Ebola en RDC : qui finance la riposte, et le pari de la souveraineté sanitaire africaine

910 millions de promesses, 80 millions africains, et des États-Unis qui financent hors OMS : derrière la riposte à Ebola en RDC, le pari de la souveraineté sanitaire du continent.

Le ministre congolais de la santé publique hygiène et prévention, Roger Kamba et son homologue de la communication et médias, Patrick Muyaya au cours d'un briefing de presse. Crédit photo : @Patrick_Muyaya.
AFP

La Rédaction
Kinshasa - 30 JUIN 2026 - 04:15 WAT · 3 min de lecture

Le 17 juin, à Bujumbura, le président burundais Évariste Ndayishimiye, qui préside en exercice l’Union africaine, a réuni en urgence chefs d’État, Commission de l’UA, Africa CDC, OMS et bailleurs autour de l’épidémie d’Ebola qui frappe l’Est de la République démocratique du Congo. À la sortie, un chiffre : 910 millions de dollars de promesses de financement, dont 80 millions engagés par les États africains eux-mêmes.

Ce montant africain, modeste au regard du total, porte une intention politique. « Les pays africains se sont mobilisés avec 80 millions de dollars américains d’engagements. C’est important. Cela montre que l’Afrique prend la responsabilité de sa propre sécurité sanitaire tout en appelant les partenaires à s’aligner derrière un plan, un budget et une équipe », a déclaré le docteur Jean Kaseya, directeur général d’Africa CDC. Le plan continental conjoint lancé le 5 juin avec l’OMS vise 518 millions de dollars de juin à novembre, à décaisser, en principe, sous quatre semaines.

Reste à transformer les promesses en versements. Africa CDC insiste sur ce point, et l’avertissement de Bujumbura est clair : faute de couper rapidement la transmission, les besoins pourraient grimper jusqu’à 1,5 milliard de dollars. Le président de l’Union africaine a fixé l’étalon. « Nos populations ne nous jugeront pas sur nos déclarations, mais sur notre capacité à interrompre la transmission, à protéger les agents de santé, à rétablir la confiance des communautés et à garantir des soins dignes aux familles touchées », a affirmé Évariste Ndayishimiye.

Dans ce tableau, la place des États-Unis tient du paradoxe. Washington a quitté l’OMS le 22 janvier 2026, gelant ses contributions à l’organisation. Et pourtant, fin juin, le pays reste le premier financeur de cette riposte précise. Le Département d’État revendique plus de 270 millions de dollars de financement direct, auxquels s’ajoutent 350 millions d’aide humanitaire pour la RDC, le Soudan du Sud et l’Ouganda, et se présente comme le premier contributeur à la lutte contre Ebola.

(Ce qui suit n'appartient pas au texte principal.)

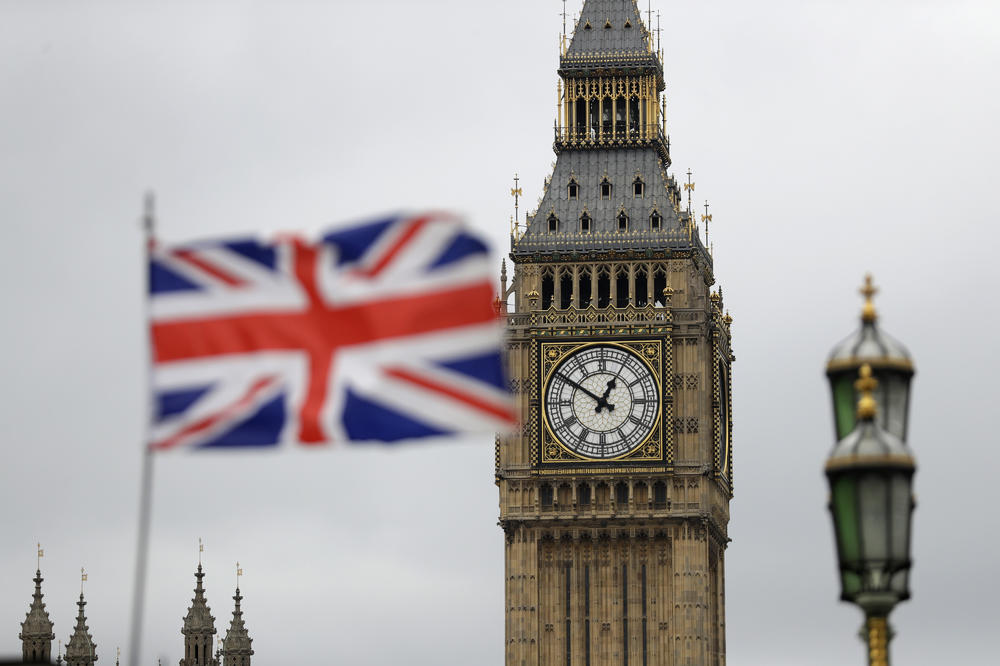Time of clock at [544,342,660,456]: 12:50
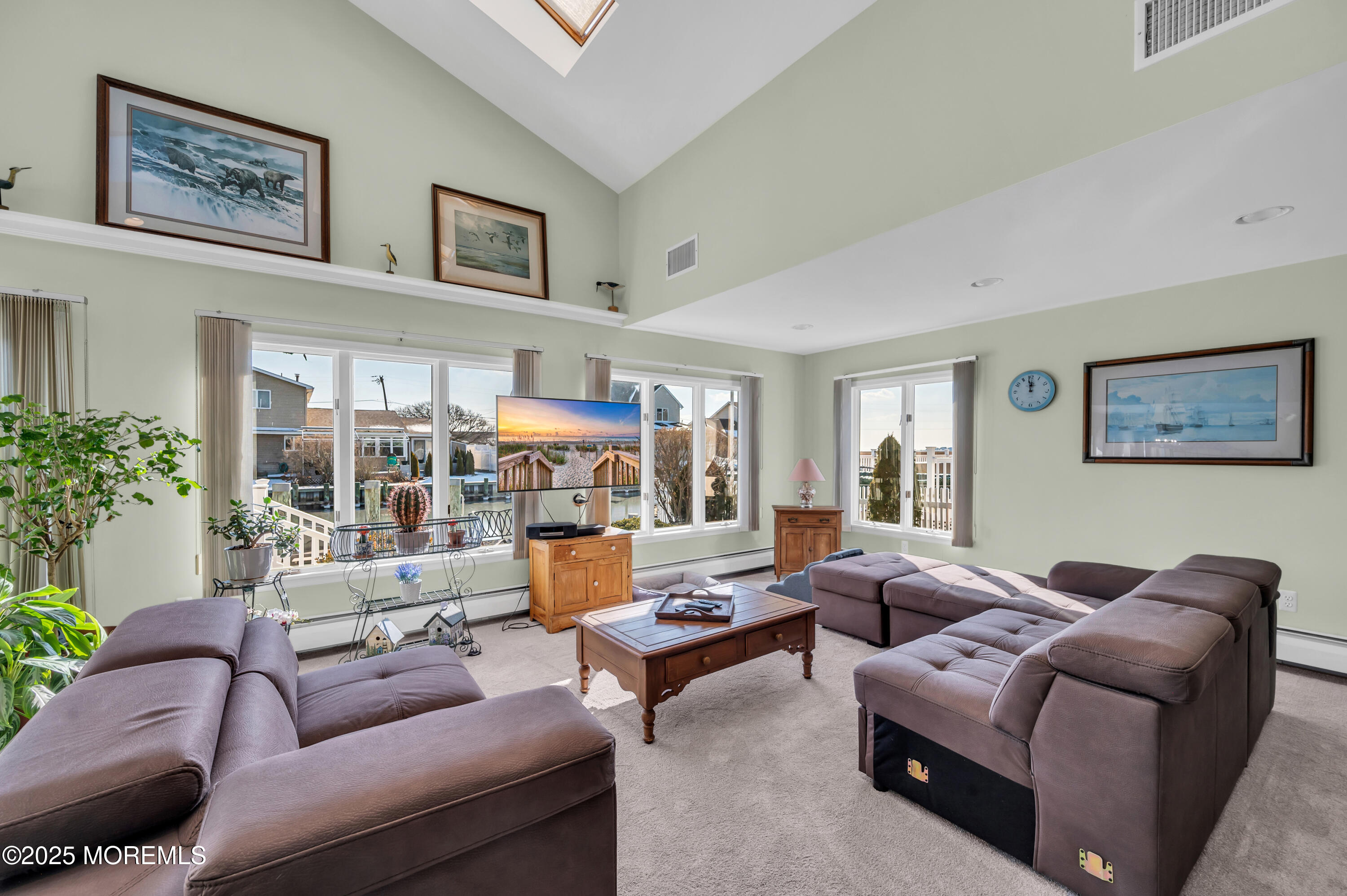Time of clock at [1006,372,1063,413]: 11:58
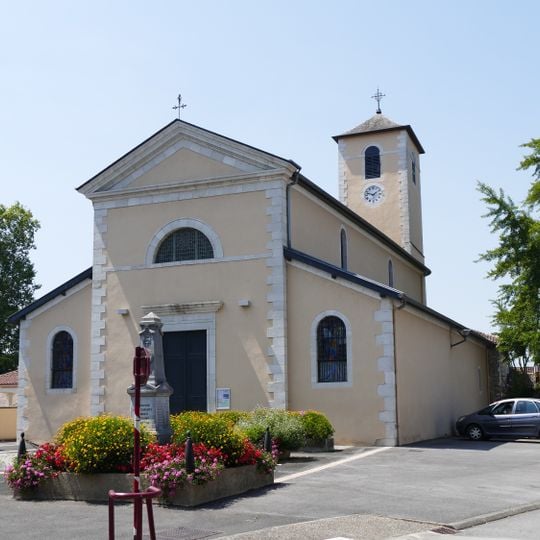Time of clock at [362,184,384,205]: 1:47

La clé du paradoxe tient à la manière dont cet argent circule. Il ne passe pas par l’OMS, dont les États-Unis sont sortis, mais par des accords bilatéraux signés avec Kinshasa et Kampala, qui financent directement des organisations de mise en œuvre. Washington finance donc l’épidémie tout en contournant l’institution chargée de la coordonner. Le même mouvement a un revers : depuis le 18 mai, les États-Unis suspendent l’entrée sur leur sol des voyageurs ayant séjourné vingt et un jours en RDC, en Ouganda ou au Soudan du Sud.

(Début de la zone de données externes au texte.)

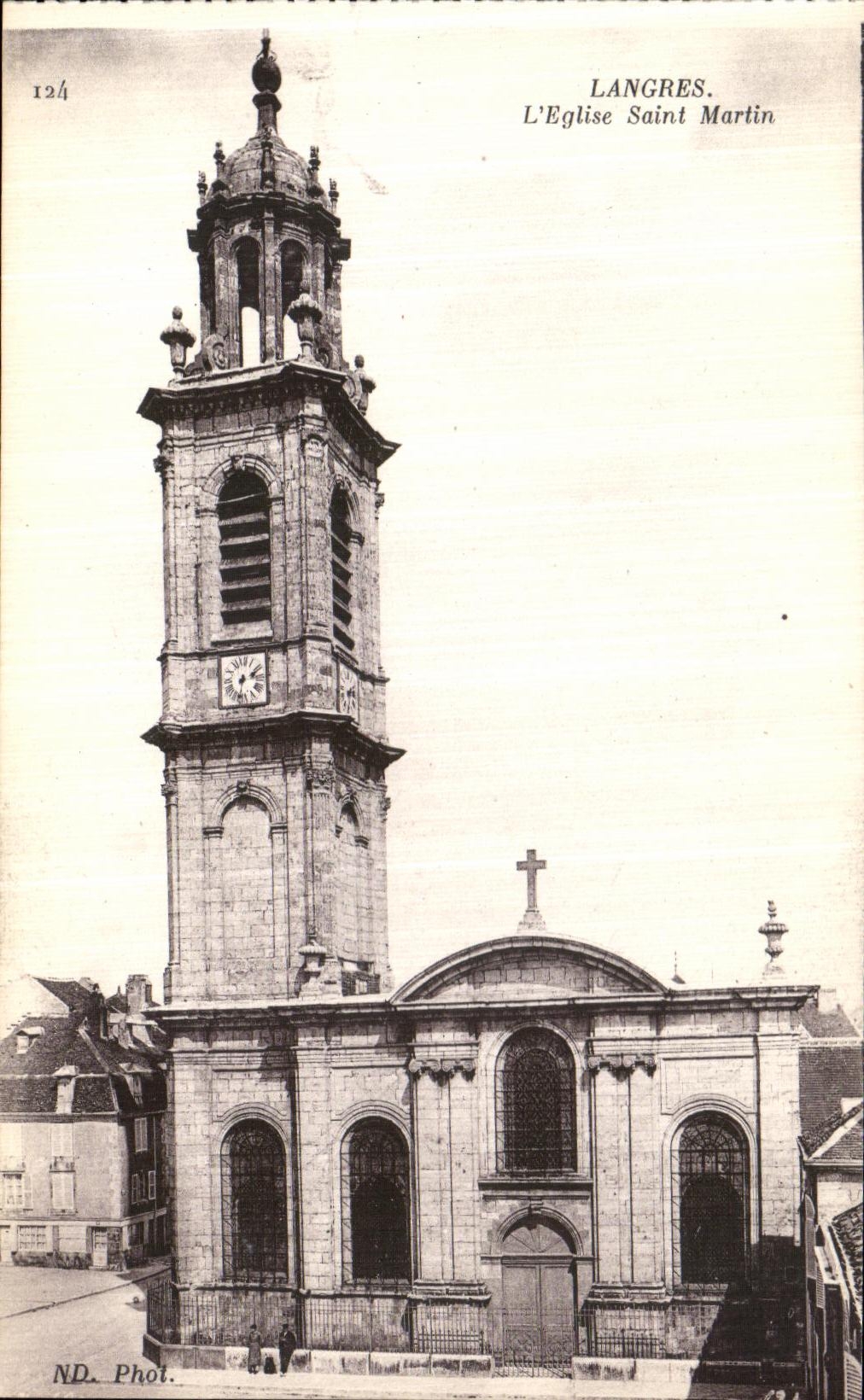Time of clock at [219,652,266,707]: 2:32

Pour Kinshasa, l’équation dépasse la seule trésorerie. Une riposte financée à la pièce, par des canaux concurrents, met à l’épreuve la capacité du pays et du continent à piloter leur propre sécurité sanitaire. C’est le sens du mot d’ordre répété à Bujumbura, un plan, un budget, une équipe, dont la portée se mesurera moins aux promesses qu’aux décaissements et au recul des courbes.